歌詞や音階が気持ち悪い音楽、台詞一つひとつの言い回しや小道具のちょっとした演出が気持ち悪いコントや演劇、登場人物が全員どこかネジの外れた小説など。お金を払って見るものは刺激的で不可解な、現実に無いものの方が良いと感じる。
そんなわけで極上の気持ち悪さを感じた作品を厳選して音楽とコントで一個ずつ
〈音楽〉
拒む君の手を握る/高橋優
歌詞のネトネトまとわりつくような湿度がとても気持ち悪くて良い。関係が冷えきったカップルの別れ際を描いた曲だと思うけれど、ストーカーが妄想で『君』を彼女だと思い込んでいるオチでもすごく良い。高橋優といえば『明日はきっといい日になる』『福笑い』等前向きで幸せな状況を作る一歩の歌が有名だけれど、この一曲みたいに沼の底から語りかけてくるジメッとした曲もあることをぜひ知ってほしい。
〈コント〉
万物の祖/巨匠
今まで見終わった後の衝撃に「はあ?」と言ったコントは4つ。天竺鼠の『テスト』ラブレターズの『夢オチ』、空気階段の『スイカ割り』、そして巨匠の『万物の祖』。奇しくも全てキングオブコント決勝に進んだ経験のあるコンビだということに気付いて何か恥ずかしい。

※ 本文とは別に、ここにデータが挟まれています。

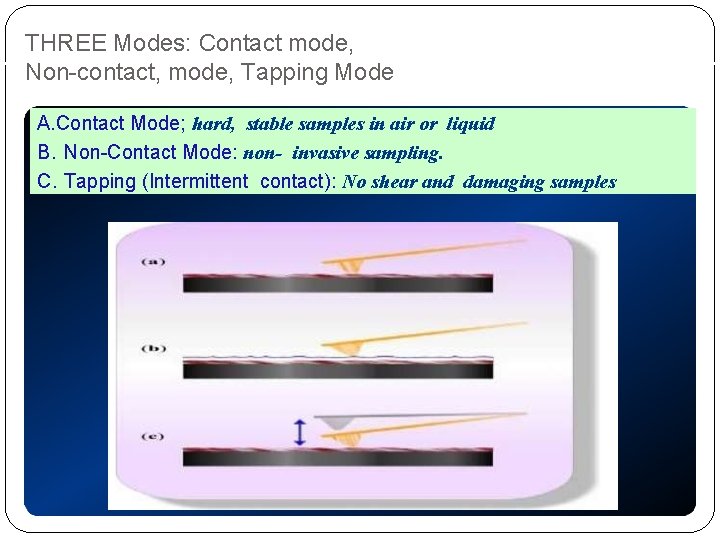 THREE Modes: Contact mode, Non-contact, mode, Tapping Mode

A.Contact Mode; hard, stable samples in air or liquid

B. Non-Contact Mode: non- invasive sampling.

C. Tapping (Intermittent contact): No shear and damaging samples

(a)

(b)

(c)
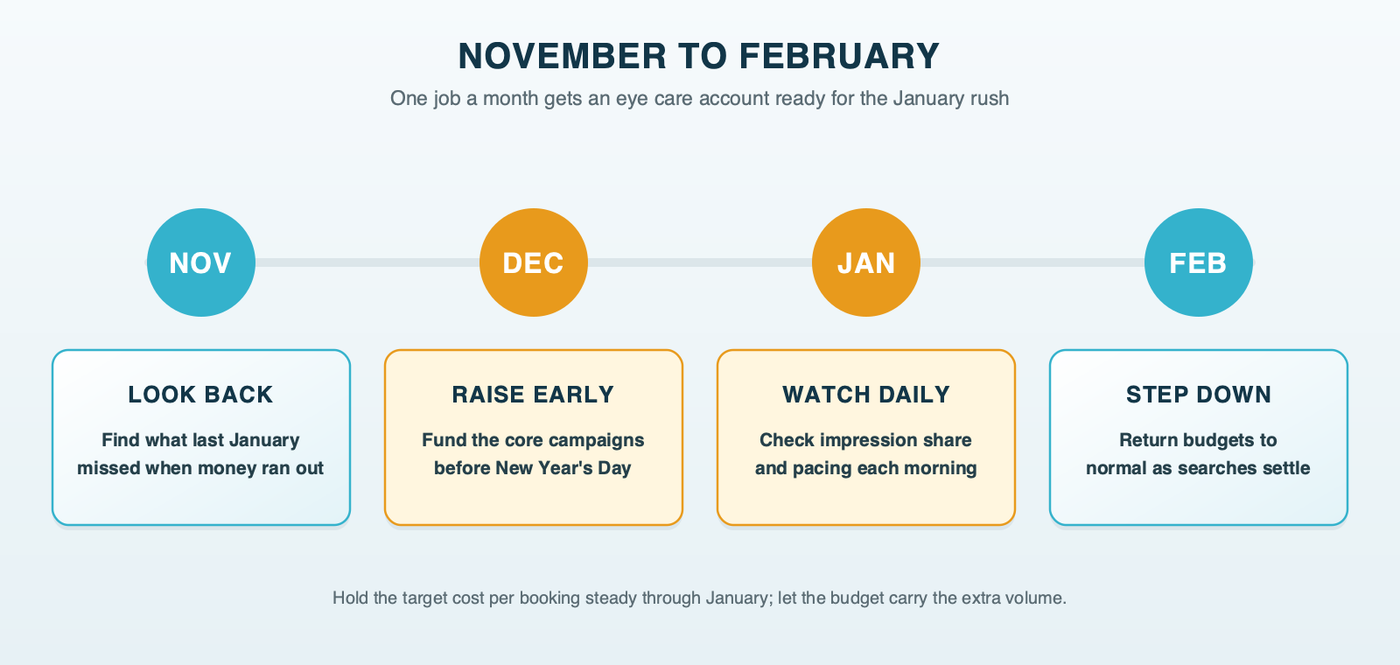 NOVEMBER TO FEBRUARY

One job a month gets an eye care account ready for the January rush

NOV

DEC

JAN

FEB

LOOK BACK

Find what last January missed when money ran out

RAISE EARLY

Fund the core campaigns before New Year's Day

WATCH DAILY

Check impression share and pacing each morning

STEP DOWN

Return budgets to normal as searches settle

Hold the target cost per booking steady through January; let the budget carry the extra volume.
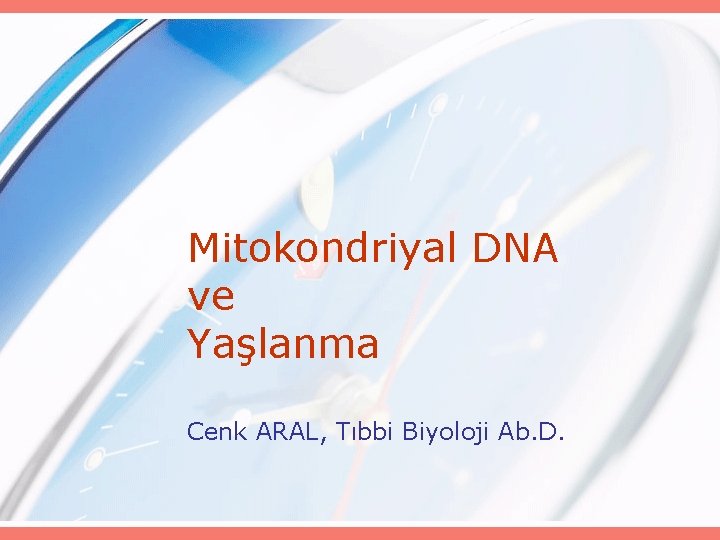 Mitokondriyal DNA
ve
Yaşlanma

Cenk ARAL, Tıbbi Biyoloji Ab.D.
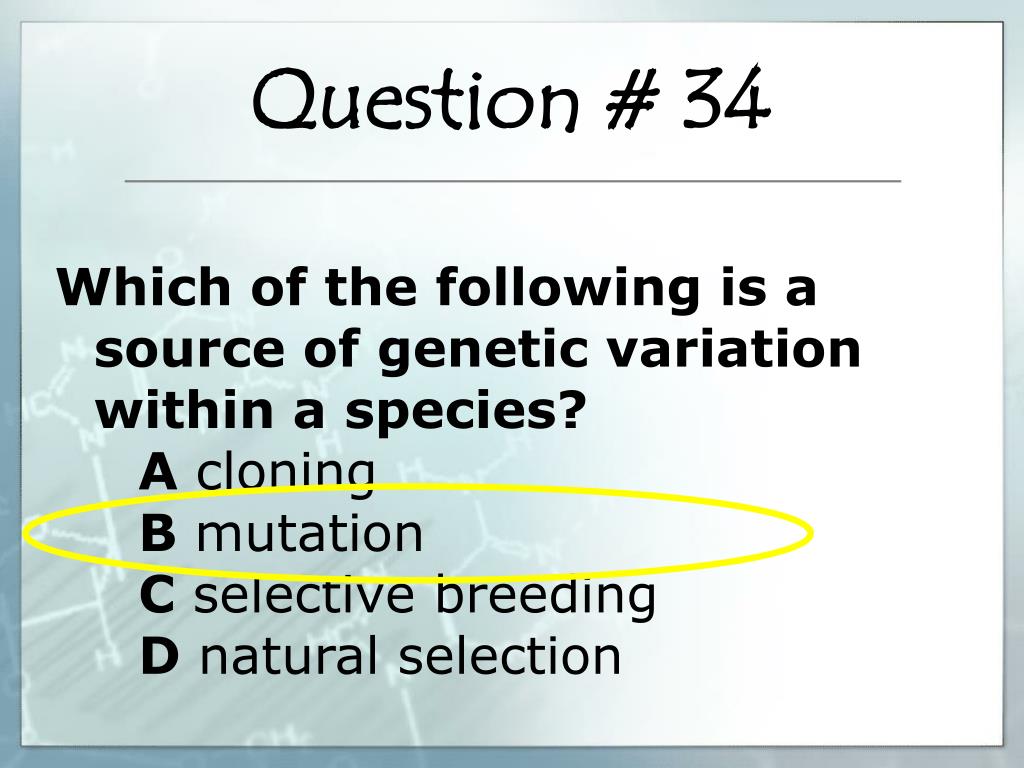 Question # 34

Which of the following is a source of genetic variation within a species?
A cloning
B mutation
C selective breeding
D natural selection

コントでは『登場人物がおかしな状況に巻き込まれる』のはよくある世界観。しかしここで状況に巻き込まれる少年が『お口ひとつに肛門ふたつ』達の存在をごく当然に認識しているところがこのコントの気持ち悪いポイントだと思う。
おかしな状況を全て受け入れるのも気持ち悪いが、おかしいと感じる部分と当たり前に飲み込む部分が共存しているのはもっと気持ち悪い。後者の作品を見ると最高に楽しい気持ちになる。日常の違和感が性癖なんだろう。